Les responsables de l’institution sont contraints de soigner les membres de gangs.

Lors d’une tentative d’invasion des gangs de Savien en juillet 2023, une partie du personnel extra communautaire a été déplacée temporairement, par mesure de précautions. Ce qui laisse le bloc opératoire pour les accouchements par césarienne sans gynécologue.

Le responsable, Gaston, dit observer une augmentation des cas de diabètes et d’hypertension artérielle au niveau de l’hôpital ces derniers mois. «Cela pourrait être lié à la situation actuelle», dit-il.

Les citoyens sont aux abois. «Nous vivons la peur au ventre, les gangs s’installent partout», déclare à AyiboPost une marchande de sucreries de Petite Rivière. «Nous sommes obligés de faire profil bas pour éviter de nous faire dépouiller ou enlever», confie-t-elle.

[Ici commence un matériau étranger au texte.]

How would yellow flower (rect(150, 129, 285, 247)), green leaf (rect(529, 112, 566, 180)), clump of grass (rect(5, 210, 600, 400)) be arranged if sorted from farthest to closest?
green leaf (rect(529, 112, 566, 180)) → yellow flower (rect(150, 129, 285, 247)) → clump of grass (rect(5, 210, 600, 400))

Selon la dame, deux membres de sa famille ont été enlevés puis libérés contre rançon, en novembre 2023. Roué de coups, un d’entre eux ne s’est pas encore remis complètement de l’agression.

Nous vivons la peur au ventre, les gangs s’installent partout. Nous sommes obligés de faire profil bas pour éviter de nous faire dépouiller ou enlever.

Les paysans de l’Artibonite paient un lourd tribut des actions des bandits, selon des témoignages récoltés sur place.

Dans les localités de Laverdure et de Grasèt, les gangs n’hésitent pas à piller, voler le bétail des habitants et violer en toute impunité.

En décembre de l’année dernière, les bandits se sont introduits chez la famille de Ylèné à Laverdure. Les malfrats ont emporté le bétail et des volailles.

«Depuis, ils reviennent tout le temps et de façon inattendue voler nos affaires», explique Ylèné.

Dans la vallée de l’Artibonite, l’irrigation est désormais sous le contrôle des bandits.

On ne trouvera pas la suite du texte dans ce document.